▶ SELECTED TEXT
In further contrast with the Chesapeake, New
Englanders tended to migrate not as single individuals but as families, and the
family remained at the center of New England life.
Almost
from the outset, New England's population grew from natural reproductive increase.
The
people were remarkably fertile, even if the soil was not.
Early
marriage encouraged the booming birthrate.
Women
typically wed by their early twenties and produced babies about every two years
thereafter until menopause.
Ceaseless childbearing drained the vitality
of many pioneer women, as the
weather-eroded colonial tombstones eloquently reveal.
A
number of the largest families were borne by several mothers, though claims
about the frequency of death in childbirth have probably been exaggerated.
But
the dread of death in the birthing bed
haunted many women, and it was small wonder that they came to fear
pregnancy.
A
married woman could expect to experience up to ten pregnancies and rear as many
as eight surviving children.

▶ REQUIRED ACTIONS
1. In the passage on New England families, by what age did women typically marry?
2. Say whether each statement agrees with the passage on New England families, answering yes or no and quoting the words that decide it: (a) New Englanders tended to migrate as single individuals. (b) A married woman could expect up to ten pregnancies. (c) New England's soil was remarkably fertile.

▶ RECORDED DATA

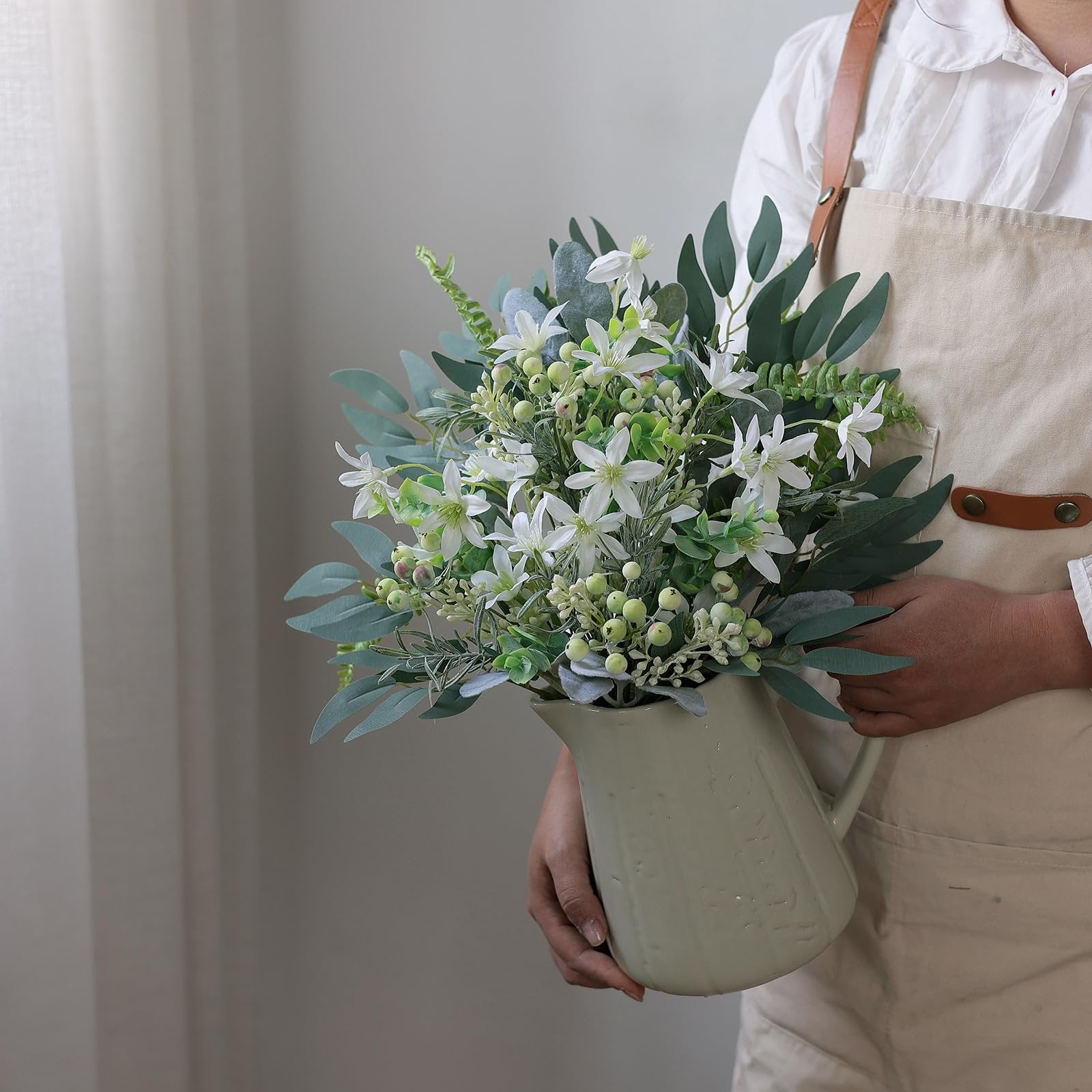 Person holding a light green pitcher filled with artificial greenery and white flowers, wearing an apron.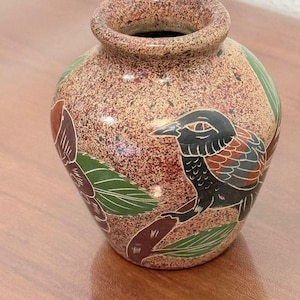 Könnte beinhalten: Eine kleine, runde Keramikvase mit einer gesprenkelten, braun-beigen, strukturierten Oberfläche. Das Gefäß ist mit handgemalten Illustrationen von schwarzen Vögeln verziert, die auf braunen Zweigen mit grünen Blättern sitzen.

▶ RESPONSES IN ORDER
1. By their early twenties.

2.
(a) No: "New Englanders tended to migrate not as single individuals but as families"
(b) Yes: "A married woman could expect to experience up to ten pregnancies"
(c) No: "The people were remarkably fertile, even if the soil was not."